Le parquet tient droit sa fonction, mais pas sans une pointe de cynisme, ce qui ajoute un peu de violence à la situation déjà étouffante de cruauté : « La question n’est pas de savoir ce que la prison lui apporte mais ce qu’elle apporte aux autres : une forme de sérénité. Aux deux dernières condamnations, on le laisse libre, pas de mandat de dépôt en février dernier, ni en avril dernier. Qu’est-ce que sa liberté lui apporte ? Que des problèmes ! Il n’a pas eu une vie facile, je ne l’oublie pas, mais la justice ne peut pas rattraper monsieur à chaque fois. »

« Madame le procureur a raison, enchaîne Maître Grebot, on ne peut tout effacer. Mais on est bien obligé de reconnaître que tous les enfants n’ont pas de fées penchées sur leur berceau. »

Et l’éternel retour qui crucifie Jérémy ne manque pas de refaire un cycle, les mêmes causes produisant les mêmes effets.
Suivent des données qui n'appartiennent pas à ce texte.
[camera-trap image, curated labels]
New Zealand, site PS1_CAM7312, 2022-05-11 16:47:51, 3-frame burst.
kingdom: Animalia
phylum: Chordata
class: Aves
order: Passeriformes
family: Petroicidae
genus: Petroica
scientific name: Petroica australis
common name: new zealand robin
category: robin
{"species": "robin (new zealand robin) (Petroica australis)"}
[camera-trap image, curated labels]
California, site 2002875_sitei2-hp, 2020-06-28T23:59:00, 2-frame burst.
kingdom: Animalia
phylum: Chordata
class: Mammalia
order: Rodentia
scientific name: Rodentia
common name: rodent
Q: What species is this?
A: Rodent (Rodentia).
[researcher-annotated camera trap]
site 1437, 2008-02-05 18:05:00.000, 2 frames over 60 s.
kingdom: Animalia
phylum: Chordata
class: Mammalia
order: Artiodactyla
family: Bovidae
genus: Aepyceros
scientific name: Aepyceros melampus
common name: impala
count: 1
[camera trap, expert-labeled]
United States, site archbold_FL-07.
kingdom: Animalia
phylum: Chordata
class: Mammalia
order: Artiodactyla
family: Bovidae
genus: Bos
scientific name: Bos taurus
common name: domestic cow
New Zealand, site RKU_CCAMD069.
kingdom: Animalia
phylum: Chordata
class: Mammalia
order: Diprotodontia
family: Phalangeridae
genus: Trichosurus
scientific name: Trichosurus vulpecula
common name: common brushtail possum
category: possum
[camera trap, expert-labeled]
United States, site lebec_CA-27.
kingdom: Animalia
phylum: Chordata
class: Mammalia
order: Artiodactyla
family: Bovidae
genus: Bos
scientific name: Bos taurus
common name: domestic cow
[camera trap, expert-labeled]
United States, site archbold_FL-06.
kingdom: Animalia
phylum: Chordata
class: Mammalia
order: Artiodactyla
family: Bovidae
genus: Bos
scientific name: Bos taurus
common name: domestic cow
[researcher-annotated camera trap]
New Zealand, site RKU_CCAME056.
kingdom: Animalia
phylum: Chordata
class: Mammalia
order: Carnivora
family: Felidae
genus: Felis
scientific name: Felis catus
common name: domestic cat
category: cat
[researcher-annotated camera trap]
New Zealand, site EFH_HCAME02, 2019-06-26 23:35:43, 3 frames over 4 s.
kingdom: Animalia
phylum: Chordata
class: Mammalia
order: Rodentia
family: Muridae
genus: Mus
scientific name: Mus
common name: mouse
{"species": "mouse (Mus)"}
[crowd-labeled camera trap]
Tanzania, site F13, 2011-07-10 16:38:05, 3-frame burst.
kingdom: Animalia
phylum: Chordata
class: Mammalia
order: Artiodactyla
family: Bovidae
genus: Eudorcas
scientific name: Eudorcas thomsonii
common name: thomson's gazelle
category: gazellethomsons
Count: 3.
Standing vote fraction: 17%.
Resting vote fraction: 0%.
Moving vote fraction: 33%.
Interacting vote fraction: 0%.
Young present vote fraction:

Le tribunal le condamne à 6 mois de prison et révoque partiellement un sursis de février dernier : 8 mois en tout, maintien en détention.

On voudrait espérer qu’en prison il croise des interlocuteurs dignes de ce nom face à cette plaie sanguinolente qu’il est devenu, mais il a aussi le cerveau cramé, par l’alcool, les drogues, et les carences affectives. 26 ans, un corps d’homme et un esprit d’enfant, mais un enfant très abîmé qui trouve un peu de puissance et de défense à s’armer d’un couteau ou à jouer avec un flingue, et qui, par conséquent, va inexorablement s’échouer dans le bureau d’un procureur, tout ça parce que sans fondations, il se trouve facilement « au bout de lui ».